They'd be a pastor even if there was no money in it. But the church happens to,
you know, that's their policy. They'd give a paycheck to the pastor.
But I think
even they would be happier. I'm not saying they're doing the wrong thing. I think they'd be even happier if they just said, listen, don't give me a paycheck.
Just put
a box in the back and let God provide for me. If I'm serving him, he knows. If I'm serving, if I do what he wants, he knows my needs.
Because frankly, we all know
about scandals that have happened to ministers who were on salary and they kept on salary and kept doing these bad things for years before they were discovered. Just think if they'd been trusting God for their finances, he would have taken them out earlier. I frankly, I really think this was the early church's pattern.
You know, at the end of the first century, there's a book called the
Didache, which describes the church practices in the generation of the apostles. It actually tells many ways to know if a person's a false prophet. One of them is if he asks for money, he's a false prophet.
They must have assumed
that you don't have to ask for money if you're a true prophet. If you're truly serving God, God must know what your needs are. A lot of people don't really believe enough in their own ministry to do that.
And they're not
convinced enough that God cares about their ministry enough to support it. But I can tell you, I'm not, this is not idealistic self for me. This is where the rubber meets the road for me.
That's how I've lived for 50 years and many other
before me, including, I think, Jesus and the Apostles. You know, and I'm not them, but I think they set the pattern for ministry as servanthood as opposed to ministry as a job. And again, I realize whenever I say that any ministers who are paid a salary, they feel like I'm condemning them.
No, I'm not. I don't
judge another man's servant. That's between them and God.
I'm just saying
that's the way I'm pretty sure Jesus lived. I'm pretty sure the Apostles did. That's the way a lot of my heroes have lived and the way I've lived.
So it works.
I know it works. I know there is a God.
I know a lot of Christians sometimes have
their doubts.

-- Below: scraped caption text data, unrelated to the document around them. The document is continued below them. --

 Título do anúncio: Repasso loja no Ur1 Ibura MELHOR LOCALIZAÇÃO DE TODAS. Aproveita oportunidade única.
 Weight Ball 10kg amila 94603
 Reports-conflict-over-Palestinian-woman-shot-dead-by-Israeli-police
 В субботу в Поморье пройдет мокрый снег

Honestly, they would never say they doubt it, but if it comes down to, I don't know where the money's coming from, I just lost my job, you know, just got, you know, just got a health crisis. How are we gonna pay for this? Well, there's a Godism there.

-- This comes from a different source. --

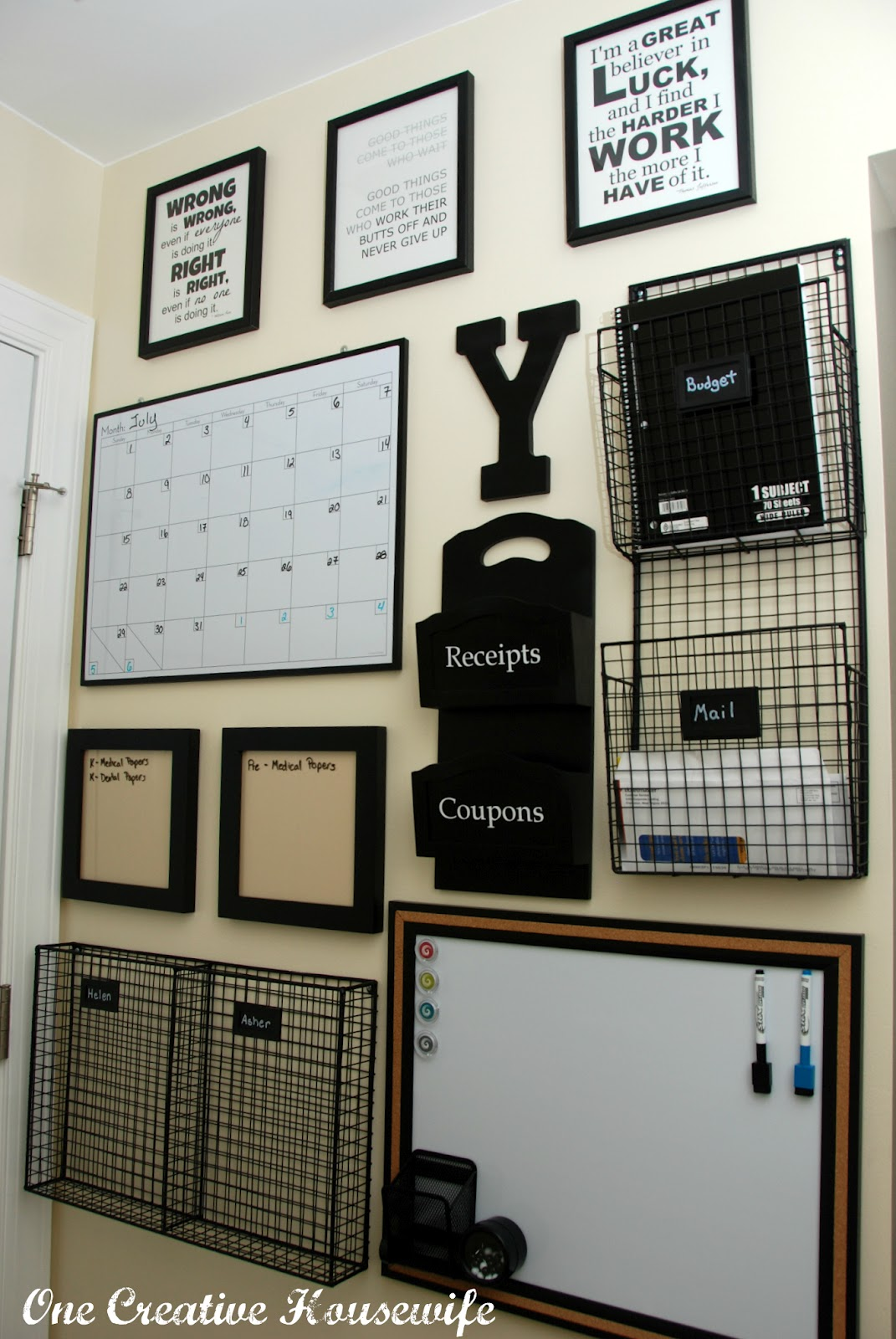 Home Organization Command Center Wall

If there's a God, why are you worried about that? I want to tell
you, I'm not a man of great faith. I have chosen this way of living because I think it requires me to trust God when I am not naturally inclined to do it. There's been many times I've been worried about my finances because they were pretty sparse at many times, and God would provide just the right moment, the right amount, and so forth.
But even so, another time, it's like the
children of Israel and the wilderness, you know. God provides. They should never have another doubt, but you do.

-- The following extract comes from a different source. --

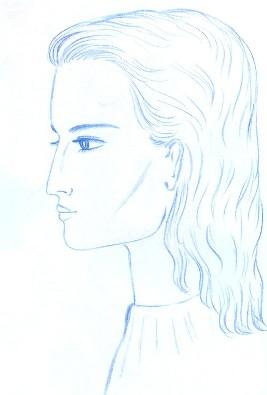 portra-7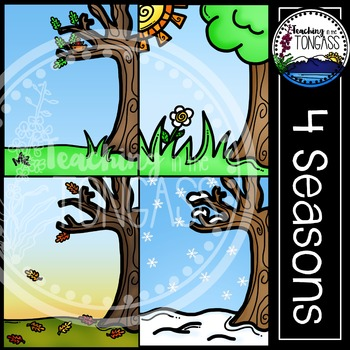 Seasons Background Clipart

You have your doubts. That's my weakness, and I remember
times when I just say, God, I got rent money coming up. There's, I don't have any money in the bank.
I don't have anything. I have kids to support, and I'd be praying like
that, and a voice would speak to me, and I suppose it was God's, saying, well, do you have a father? Don't you? That's really all you have to ask yourself, an answer. If you answer rightly, there's nothing to worry about.
Did you ever hear that old poem? I first
heard it when I was in junior high. I really like it. It's very simple based on Jesus' teachings about this.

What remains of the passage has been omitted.